> Texto fornecido
•••••
António Setas
Com o aumento da procura de escravos a busca para o interior aprofunda-se. Comerciantes portugueses, ingleses, franceses misturam-se com os “da casa” e entram em acirrada disputa, o mais das vezes aberta entre estes últimos, os luso-africanos e os mercadores metropolitanos portugueses, com maiores recursos financeiros, que controlavam respectivamente as rotas e o aprovisionamento das caravanas. Esses confrontos tomavam por vezes proporções inquietantes, que levaram um ou outro governador luso a fazer comentários sobre o assunto. Assim, chegou até aos dias de hoje o comentário feito pelo governador António Mello, nos princípios do século XIX, que afirma, a propósito desses comerciantes, «Poucos são abastados, mas quase todos negoceiam com cabedais alheios e pouca lisura, (...) enriquecem com épocas de seca e fome.»
•••••
> Instrução dada
Resuma em duas frases o texto sobre o comércio de escravos. Os registos que se seguem constituem material à parte, sem ligação ao texto.

> Material apresentado
•••••
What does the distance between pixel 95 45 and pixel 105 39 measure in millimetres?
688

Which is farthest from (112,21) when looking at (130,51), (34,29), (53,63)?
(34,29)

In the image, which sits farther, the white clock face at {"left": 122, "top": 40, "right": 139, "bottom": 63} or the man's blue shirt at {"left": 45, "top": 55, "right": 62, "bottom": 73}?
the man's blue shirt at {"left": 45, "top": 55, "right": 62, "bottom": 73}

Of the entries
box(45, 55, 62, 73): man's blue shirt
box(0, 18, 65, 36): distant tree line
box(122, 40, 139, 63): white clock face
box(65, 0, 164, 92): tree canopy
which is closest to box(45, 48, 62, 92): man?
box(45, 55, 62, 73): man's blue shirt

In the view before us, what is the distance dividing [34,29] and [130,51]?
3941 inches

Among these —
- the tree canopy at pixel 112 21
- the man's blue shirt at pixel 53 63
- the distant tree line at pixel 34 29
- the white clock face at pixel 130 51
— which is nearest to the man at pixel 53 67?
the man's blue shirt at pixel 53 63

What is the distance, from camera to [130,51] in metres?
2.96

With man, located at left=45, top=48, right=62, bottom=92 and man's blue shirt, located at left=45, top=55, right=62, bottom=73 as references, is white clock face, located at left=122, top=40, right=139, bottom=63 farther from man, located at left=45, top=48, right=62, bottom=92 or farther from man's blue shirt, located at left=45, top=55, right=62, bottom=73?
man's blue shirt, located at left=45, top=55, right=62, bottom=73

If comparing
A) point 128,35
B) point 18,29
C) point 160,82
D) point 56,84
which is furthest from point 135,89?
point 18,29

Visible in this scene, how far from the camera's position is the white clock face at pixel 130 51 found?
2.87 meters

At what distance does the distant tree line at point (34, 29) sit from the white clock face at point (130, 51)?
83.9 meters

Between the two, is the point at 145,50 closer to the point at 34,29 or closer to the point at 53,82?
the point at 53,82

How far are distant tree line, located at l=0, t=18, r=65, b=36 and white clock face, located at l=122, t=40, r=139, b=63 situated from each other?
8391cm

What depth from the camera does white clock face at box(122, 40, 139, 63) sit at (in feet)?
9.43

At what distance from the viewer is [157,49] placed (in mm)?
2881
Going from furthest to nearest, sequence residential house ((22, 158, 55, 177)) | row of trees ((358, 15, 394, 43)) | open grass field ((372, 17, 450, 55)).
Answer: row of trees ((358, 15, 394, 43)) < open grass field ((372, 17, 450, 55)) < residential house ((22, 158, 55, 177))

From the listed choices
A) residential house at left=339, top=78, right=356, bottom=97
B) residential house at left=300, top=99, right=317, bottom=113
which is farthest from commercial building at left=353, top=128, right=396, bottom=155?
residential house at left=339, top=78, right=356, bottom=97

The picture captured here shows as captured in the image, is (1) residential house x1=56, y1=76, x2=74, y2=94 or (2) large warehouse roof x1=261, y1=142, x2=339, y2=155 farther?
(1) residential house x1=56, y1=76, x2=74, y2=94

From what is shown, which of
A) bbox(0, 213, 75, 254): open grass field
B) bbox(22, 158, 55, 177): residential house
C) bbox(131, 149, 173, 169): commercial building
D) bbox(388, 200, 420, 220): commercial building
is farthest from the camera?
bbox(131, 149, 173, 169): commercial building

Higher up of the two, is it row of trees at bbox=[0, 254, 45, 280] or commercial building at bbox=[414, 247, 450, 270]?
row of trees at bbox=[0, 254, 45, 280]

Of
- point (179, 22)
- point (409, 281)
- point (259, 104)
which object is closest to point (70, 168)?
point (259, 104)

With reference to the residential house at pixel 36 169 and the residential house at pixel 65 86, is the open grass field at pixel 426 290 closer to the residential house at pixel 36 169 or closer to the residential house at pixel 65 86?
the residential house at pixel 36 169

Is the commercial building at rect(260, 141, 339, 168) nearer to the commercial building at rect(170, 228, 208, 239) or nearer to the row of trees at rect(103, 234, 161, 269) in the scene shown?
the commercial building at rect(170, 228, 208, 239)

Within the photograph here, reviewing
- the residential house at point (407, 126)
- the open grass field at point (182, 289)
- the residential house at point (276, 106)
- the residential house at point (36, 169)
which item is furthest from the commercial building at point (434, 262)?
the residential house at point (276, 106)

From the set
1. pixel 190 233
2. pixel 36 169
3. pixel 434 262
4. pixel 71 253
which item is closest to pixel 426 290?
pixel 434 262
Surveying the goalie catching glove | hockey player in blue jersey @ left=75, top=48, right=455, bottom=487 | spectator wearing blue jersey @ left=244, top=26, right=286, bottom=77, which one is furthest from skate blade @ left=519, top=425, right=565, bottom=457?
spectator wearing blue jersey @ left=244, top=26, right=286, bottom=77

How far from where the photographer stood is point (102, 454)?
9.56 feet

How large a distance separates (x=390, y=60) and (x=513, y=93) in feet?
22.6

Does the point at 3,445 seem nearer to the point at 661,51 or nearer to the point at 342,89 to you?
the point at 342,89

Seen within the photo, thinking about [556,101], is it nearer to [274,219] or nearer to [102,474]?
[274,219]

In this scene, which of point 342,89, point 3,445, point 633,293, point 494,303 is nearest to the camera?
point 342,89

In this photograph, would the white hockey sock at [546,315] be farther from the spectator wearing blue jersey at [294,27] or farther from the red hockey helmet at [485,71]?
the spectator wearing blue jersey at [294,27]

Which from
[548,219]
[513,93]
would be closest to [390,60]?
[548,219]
•••••
> Resposta esperada
Com o aumento da procura de escravos, a busca para o interior aprofundou-se, e comerciantes portugueses, ingleses e franceses misturaram-se com os "da casa" numa acirrada disputa, sobretudo entre os luso-africanos, que controlavam as rotas, e os mercadores metropolitanos portugueses, que controlavam o aprovisionamento das caravanas. Esses confrontos tomavam por vezes proporções inquietantes e levaram governadores a comentá-los, como António Mello, que nos princípios do século XIX afirmou que poucos desses comerciantes eram abastados, que quase todos negociavam com cabedais alheios e pouca lisura e que enriqueciam com épocas de seca e fome.